他随即调动了大量的现银,招来功夫了得的护卫,确保文筠等人的安全。并且按照文筠要求的,到京城后与他隔开距离,二人不能形影不离,最好要让外人以为他们并不熟识,形同陌路那般更好。
后日是春闱放榜之日,明日他们计划启程。
他们离开时间也不一致,文筠带着宝生和梨溶月先行离开,为了照顾梨溶月腿伤,他们租了一辆马车,并让羽衣跟着一起在马车内照顾,而宝生跟着文筠骑马。
梨溶月坐在马车内,情定神闲的做些颈部伸展、脊柱扭转的动作,而后想做点开胸动作时,试了好几回也不太满意。
羽衣拿出一柄药捶,问道:“给姑娘捶个背可好?”
梨溶月看了眼前这精致的药捶,非常高兴,真是打瞌睡有人递枕头,她接过来,一边捶着,一边对羽衣道谢。
羽衣却笑道,“姑娘不用谢我,这是文筠公子早上特意交给我的,公子真是个细致的人。”
梨溶月听了,心里叹道,这个人真是和以前的招数都如出一辙,真是侮辱她的智商,一边矜持一边又撩拨她,撩拨到她情不自禁时,再让她主动出击。
“真是个狗东西!”她从牙缝里挤出几个字。
羽衣诧异,“姑娘,想必对文筠公子积怨太深,日后误会解开了,便知道文筠公子为人极好的。
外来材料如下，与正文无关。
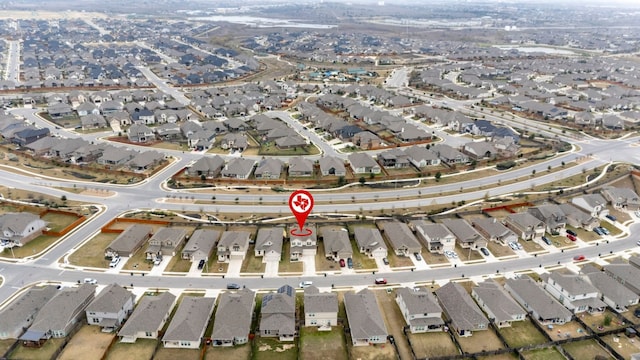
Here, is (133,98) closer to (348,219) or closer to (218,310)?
(348,219)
”
梨溶月冷笑几声,看了看自己的腿,对羽衣道:“是你对他有误会,不过,我告诉你,以我的前车之鉴,一定要记住撩人者贱!”
羽衣讪讪的笑了下,她实在无法理解,在她看来,文筠公子皮相品性俱佳,甚至比她家的主子陆二公子都要优秀,这么好的人,怎么就惹到了眼前这位娇俏的小姐呢? 这位小姐肯定也是娇生惯养的,经常都把她使唤得懵了,很多吩咐她都听的稀里糊涂,不过这个溶月小姐脾气不错,也没什么架子,性格还特别爽直,任性规任性,但不是那种苛待仆从的主子。
“姑娘,我来给你捶吧。”羽衣接过溶月手中的锤子,给她锤了起来,溶月舒服的喊着,“这里,这里,还有这里!”
文筠听到马车里叽叽喳喳的笑语声,他放慢速度,回头望去,但见一路春日繁花,在山间的雨雾里纷纷扬扬,马车穿行其中,当真风景如画。